October 2 to December 21, 2025

List of artworks available soon

Carving Memory brings together the three sculptors : Abraham Anghik Ruben, David Ruben Piqtoukun, and Ruben Anton Komangapik, in a two-part exhibition featuring treasures from our collection and some of their most recent works.

With a unique and recognizable touch, the Ruben rank among the most celebrated artists in Canadian Inuit art. David Ruben Piqtoukun and Abraham Anghik Ruben are brothers by blood, while Ruben Anton Komangapik has a brotherly bond with his mentor David. Each artist, through their own personal imprint, shares a deep connection to their roots, culture, and spirituality. In their own ways, they evoke legends and family histories. Stories of healing and resilience are central and told through generational wisdom and experience and knowledge of colonial violence. To tell stories one must first remember.

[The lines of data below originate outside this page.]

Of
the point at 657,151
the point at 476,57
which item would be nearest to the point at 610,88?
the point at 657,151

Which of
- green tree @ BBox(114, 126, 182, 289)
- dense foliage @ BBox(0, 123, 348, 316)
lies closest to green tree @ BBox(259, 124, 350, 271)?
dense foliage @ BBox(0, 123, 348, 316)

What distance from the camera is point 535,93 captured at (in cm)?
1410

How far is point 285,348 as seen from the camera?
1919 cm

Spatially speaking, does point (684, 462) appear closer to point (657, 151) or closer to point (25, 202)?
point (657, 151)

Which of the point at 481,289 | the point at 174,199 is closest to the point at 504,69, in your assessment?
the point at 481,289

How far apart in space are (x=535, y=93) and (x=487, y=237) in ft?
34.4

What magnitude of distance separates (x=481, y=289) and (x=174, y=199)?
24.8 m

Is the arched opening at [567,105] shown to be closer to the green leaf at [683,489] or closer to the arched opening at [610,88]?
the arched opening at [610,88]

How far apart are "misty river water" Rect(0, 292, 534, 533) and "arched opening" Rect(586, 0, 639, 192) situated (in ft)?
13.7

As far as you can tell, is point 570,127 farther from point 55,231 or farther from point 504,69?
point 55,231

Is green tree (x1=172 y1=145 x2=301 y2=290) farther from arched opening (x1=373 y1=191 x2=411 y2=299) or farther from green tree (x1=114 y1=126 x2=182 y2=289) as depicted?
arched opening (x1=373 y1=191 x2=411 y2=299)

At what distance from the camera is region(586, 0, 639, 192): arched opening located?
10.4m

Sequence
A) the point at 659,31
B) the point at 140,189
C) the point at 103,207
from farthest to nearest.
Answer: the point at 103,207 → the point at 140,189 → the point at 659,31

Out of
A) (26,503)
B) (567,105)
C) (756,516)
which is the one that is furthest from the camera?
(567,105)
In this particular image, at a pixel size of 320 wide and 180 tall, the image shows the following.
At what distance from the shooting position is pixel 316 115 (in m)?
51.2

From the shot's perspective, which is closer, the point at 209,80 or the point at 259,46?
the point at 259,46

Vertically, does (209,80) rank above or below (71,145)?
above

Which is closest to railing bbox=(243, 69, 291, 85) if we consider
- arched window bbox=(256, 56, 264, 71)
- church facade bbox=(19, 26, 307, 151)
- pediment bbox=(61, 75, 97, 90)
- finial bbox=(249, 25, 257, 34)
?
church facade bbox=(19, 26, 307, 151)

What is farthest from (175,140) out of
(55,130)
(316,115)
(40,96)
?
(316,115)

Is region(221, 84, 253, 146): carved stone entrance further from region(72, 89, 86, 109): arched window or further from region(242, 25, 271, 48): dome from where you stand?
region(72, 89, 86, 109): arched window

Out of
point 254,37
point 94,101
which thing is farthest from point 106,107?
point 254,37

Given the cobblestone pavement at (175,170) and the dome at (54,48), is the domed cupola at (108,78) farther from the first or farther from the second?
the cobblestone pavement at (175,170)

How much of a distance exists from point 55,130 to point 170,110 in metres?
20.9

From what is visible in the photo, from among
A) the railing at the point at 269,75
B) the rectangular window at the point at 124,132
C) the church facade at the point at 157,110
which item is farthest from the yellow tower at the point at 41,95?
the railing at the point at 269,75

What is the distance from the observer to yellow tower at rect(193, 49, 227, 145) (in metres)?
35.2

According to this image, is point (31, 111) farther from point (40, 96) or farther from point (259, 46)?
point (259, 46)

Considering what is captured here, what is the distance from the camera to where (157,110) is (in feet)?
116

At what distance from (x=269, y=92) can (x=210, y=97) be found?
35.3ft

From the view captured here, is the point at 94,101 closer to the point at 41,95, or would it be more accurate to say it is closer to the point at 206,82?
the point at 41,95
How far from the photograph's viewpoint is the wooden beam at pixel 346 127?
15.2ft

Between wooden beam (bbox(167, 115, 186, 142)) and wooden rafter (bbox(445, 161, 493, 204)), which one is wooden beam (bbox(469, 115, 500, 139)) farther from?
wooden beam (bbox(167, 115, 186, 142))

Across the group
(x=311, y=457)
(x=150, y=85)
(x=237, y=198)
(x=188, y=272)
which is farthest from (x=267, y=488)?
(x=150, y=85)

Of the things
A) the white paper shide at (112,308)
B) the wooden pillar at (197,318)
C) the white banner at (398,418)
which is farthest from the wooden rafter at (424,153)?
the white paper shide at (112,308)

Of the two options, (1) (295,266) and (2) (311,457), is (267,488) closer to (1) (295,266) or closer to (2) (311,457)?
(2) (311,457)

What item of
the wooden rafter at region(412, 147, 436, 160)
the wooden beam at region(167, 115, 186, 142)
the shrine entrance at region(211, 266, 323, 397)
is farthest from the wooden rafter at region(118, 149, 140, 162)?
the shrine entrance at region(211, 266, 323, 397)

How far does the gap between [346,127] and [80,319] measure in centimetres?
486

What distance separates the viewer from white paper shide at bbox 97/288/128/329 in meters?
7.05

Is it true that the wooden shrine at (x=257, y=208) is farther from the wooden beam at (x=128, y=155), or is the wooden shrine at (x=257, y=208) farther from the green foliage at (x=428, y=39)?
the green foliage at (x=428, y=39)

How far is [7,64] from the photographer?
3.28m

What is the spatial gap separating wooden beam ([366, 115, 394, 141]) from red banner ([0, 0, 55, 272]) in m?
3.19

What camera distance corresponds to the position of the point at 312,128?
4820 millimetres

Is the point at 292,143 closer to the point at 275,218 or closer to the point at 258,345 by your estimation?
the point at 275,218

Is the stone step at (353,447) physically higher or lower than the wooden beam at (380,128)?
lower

The three artists have chosen to share their world through stone, bronze, bone, and ivory to remember who they are and where they came from.

The gallery space showcases magnificent recent works of David Ruben Piqtoukun and Ruben Anton Komangapik. Belonging to two different generations—David the elder, Anton the younger—they share a sensibility deeply nourished by spirituality, the transmission of ancestral knowledge, and a profound connection with their culture. Their distinct histories open an intergenerational perspective: their works respond to one another, each asserting its own artistic voice.

David Ruben Piqtoukun and Ruben Anton Komangapik are virtuosic in their compositions of transformations, animals, and shamanism. Charged with powerful symbols drawn from Inuit legends and lived experience, their sculptures transport us between past and present. Deeply engaged, some works evoke the memory of colonial violence while affirming the power of resilience. Their creations become both a path of healing and a way of reconnecting, to oneself, to Inuit heritage, and to the collective.

In close dialogue with the gallery space, the permanent collection features an exhibition centered on the works of Abraham Anghik Ruben. Combining meticulous aesthetics and narratives inspired by encounters among Circumpolar and Nordic peoples, Abraham Anghik Ruben speaks of connections between these cultures, myths and spirituality. His inspiration stems from a desire to tell the stories passed down to him, a way of transmuting the scars left by residential schools. Through his work, he seeks to reconnect with his identity and culture, and today stands among the great masters of Inuit sculpture.

Inuit believe in the presence of a soul, or inua, in every living being, and the concept of reincarnation lies at the heart of family and community beliefs. With these concepts in mind, the thread that unites the Ruben becomes clear: it is not only the transmission of stories and culture, but also the honoring of continuity between their ancestors, future generations, and themselves.

This exhibition is a curatorial project by the team at La Guilde : Sharon Fontaine-Ishpatao, My-Van Dam, France Cantin et Lassena Coulibaly.

Opening : Thursday, October 2nd at 5:30p.m., artists will be present.